Why stop there, have an Eclipse class destroy the Battlecruiser with said cruisers own idiom of WMG.

Winterwind
2010-12-09, 09:36 AM
I think when the OP wrote "Vader's Star Destroyer", he was referring to the destroyer Vader commandeered at the beginning of A New Hope, not the (not yet finished) Executor. He spoke of a Star Destroyer, not a Super Star Destroyer, after all.

warty goblin
2010-12-09, 09:36 AM
That was because the old Behemoth-class battlecruisers had all their guns on the front. The enemy ship was trying to board them from the side; deploying a siege tank in the cargo hold allowed it to fire from the side. The new Minotaur-class BCs have batteries all around.


It still indicates that a tank gun was an effective weapon against a battlecruiser, which is not a positive indication of defensive capability.

hamishspence
2010-12-09, 09:38 AM
Never mind the 11 mile long Eclipse- there's a 1 mile long modified Imperial-class Star Destroyer with a better weapon than that:

http://starwars.wikia.com/wiki/Conqueror_(superlaser)

Has destroyed a "small planetoid" and if you believe StarWars.com, capable of destroying a normal one.

druid91
2010-12-09, 09:58 AM
It still indicates that a tank gun was an effective weapon against a battlecruiser, which is not a positive indication of defensive capability.

What about the clone wars episode where the republic shot down the separatist fleet with ATTE's and clone troopers clinging to asteroids?:smalltongue:

That right there made me dislike that series. Before I thought it wasn't completely horrible. But that was just plain ridiculous.

Da'Shain
2010-12-09, 10:02 AM
I personally think that the battle cruiser would win.

My reasons
1-The battle cruiser has hundreds (Although in game seemingly only one) of extremely accurate cannons.
2-The battle cruiser has heavy shielding, and heavy plating. Meant to take hits in space.
3-The yamato cannon, which is meant to shred ships, utterly and finally.1. So does the Star Destroyer, in addition to at least 8 heavy turbolasers that are capable of pounding unshielded SW ships into dust with one or two hits. SD guns have also demonstrated an ability to vaporize large asteroids with single, low-power hits, where Battlecruisers seem to take multiple shots to take out even small armored targets (unless the novels state differently).
2. Er ... so is the Star Destroyer? It's the main ship of the line in a galaxy spanning Empire built for war. Not only is it built out of one of the strongest known shipbuilding materials in the galaxy (neutronium, I believe it was called, utilizing material from neutron stars in addition to the best mass-produced synthesized materials), but it's got energy shields as standard equipment that make its armor seem like an unnecessary addition.
3. The Yamato Cannon is a focused nuclear blast and is the strongest ability a BC has, taking seconds to charge up and minutes to recharge. Star Wars capital-ship shields take multiple blasts equal to or superior to nuclear blasts every minute in real combat, and the SD is one of the most powerful mass-produced ships.

hamishspence
2010-12-09, 10:06 AM
Not only is it built out of one of the strongest known shipbuilding materials in the galaxy (neutronium, I believe it was called, utilizing material from neutron stars in addition to the best mass-produced synthesized materials), but it's got energy shields as standard equipment that make its armor seem like an unnecessary addition.

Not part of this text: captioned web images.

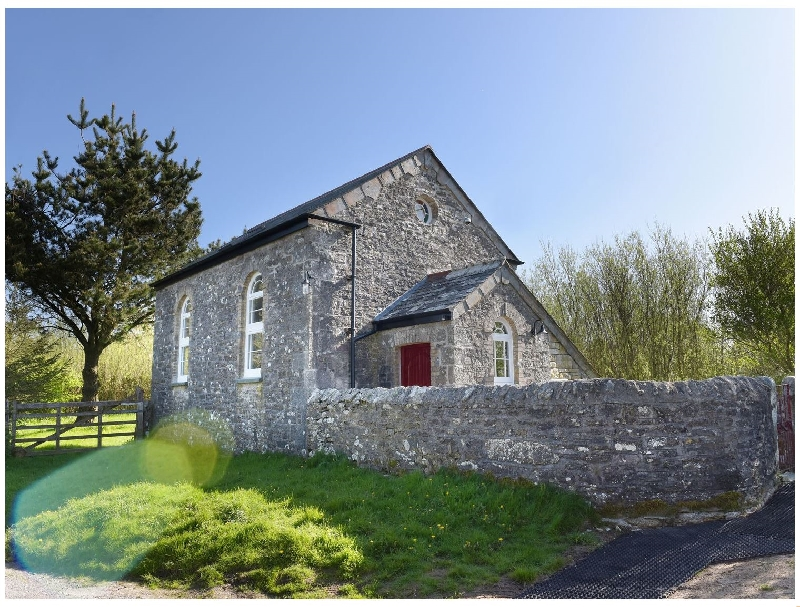 Click here for more about Moor View Chapel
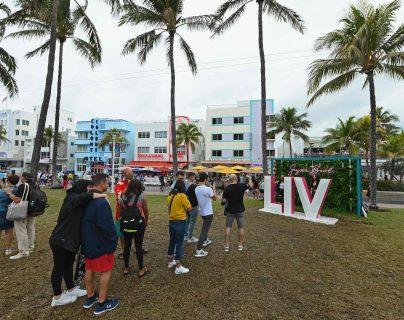 El Super Bowl LIV ya se vive en Miami. Todo está lista para la fiesta deportiva más importante de Estados Unidos. (Foto Prensa Libre: AFP)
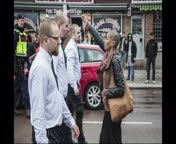 El desafiament d'una dona sueca als nazis el Primer�de�maig.
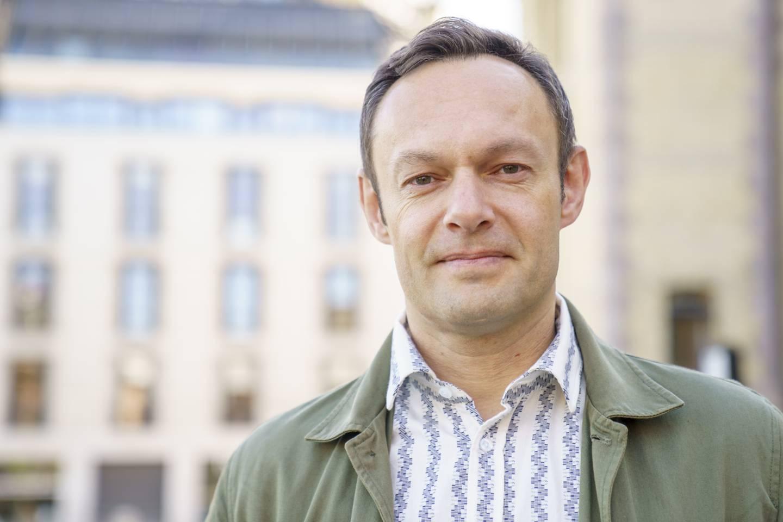 SV-nestleder Torgeir Knag Fylkesnes lover bøndene et ekstra jordbruksoppgjør hvis hans parti havner i regjering etter valget.  Foto: Torstein Bøe / NTB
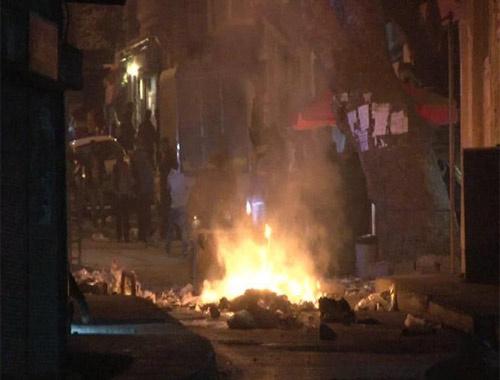 Beyoğlu'nda korsan gösteriye müdahale!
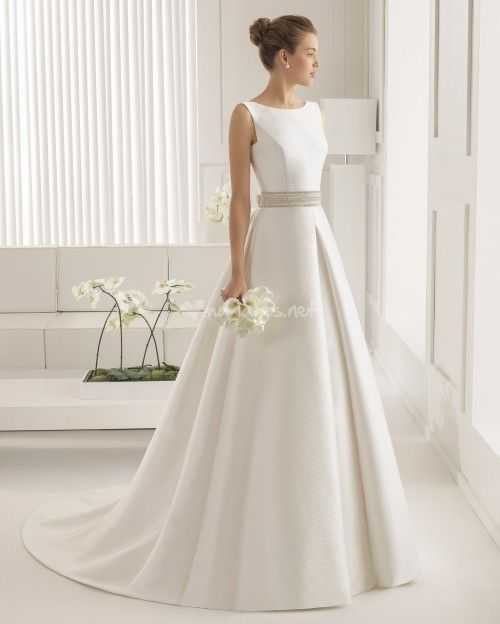 Robe de style CLASSIQUE pour les mariées intemporelles, qui ont une classe naturelle et sont un peu réservées.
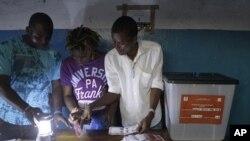 11月8号利比里亚总统决选计票工作在继续进行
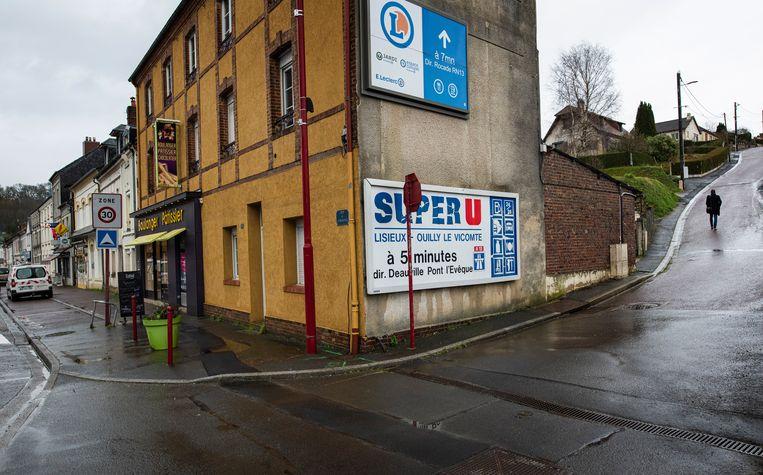 Saint-Martin-de-la-Lieue, een dorp met achthonderd inwoners. Voor de grote supermarkten moeten die het dorp uit. Beeld Bart Koetsier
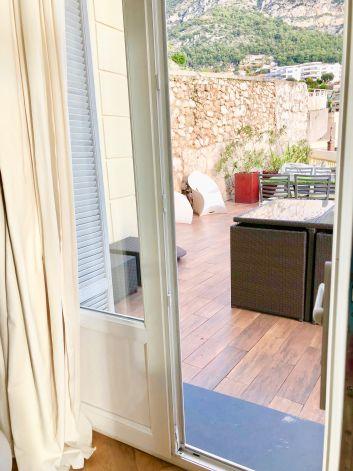 le salon donnant sur la terrasse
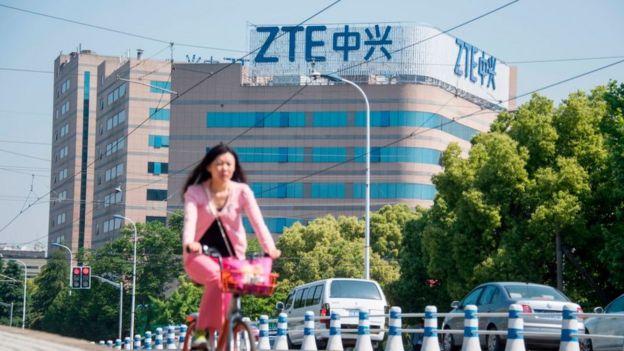 Hồi tháng Tư, một cơ quan giám sát của Anh đã cảnh báo chính phủ không nên với ZTE của Trung Quốc, sau khi Mỹcấm ZTE mua linh kiện của nước này trong 7 năm.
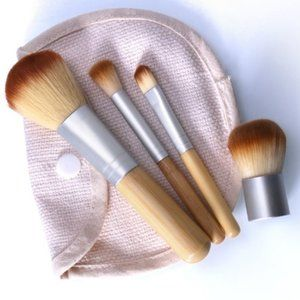 🇺🇸 3/$30 4 Piece Bamboo Make Up Brush Set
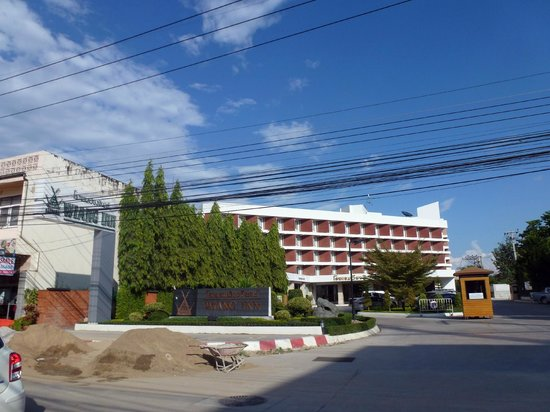 Wiang Inn Hotel: Hotel front from the main road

Nope- whatever Star Wars Neutronium is, it's not Neutron Star Matter:

http://starwars.wikia.com/wiki/Neutronium

Durasteel (the material "neutronium" is alloyed into) is described as "300,000 times stronger than steel", though:

http://starwars.wikia.com/wiki/Durasteel

druid91
2010-12-09, 10:19 AM
Uh where are you getting that turbo-lasers contain as much energy as nuclear weapons? IF that was the case why didn't the death star shred itself?

Da'Shain
2010-12-09, 10:27 AM
Nope- whatever Star Wars Neutronium is, it's not Neutron Star Matter:

http://starwars.wikia.com/wiki/Neutronium

Durasteel (the material "neutronium" is alloyed into) is described as "300,000 times stronger than steel", though:

http://starwars.wikia.com/wiki/DurasteelWhoops. Was going from memory, there. I probably was combining my knowledge of real neutronium with the sci-fi term, never a good policy.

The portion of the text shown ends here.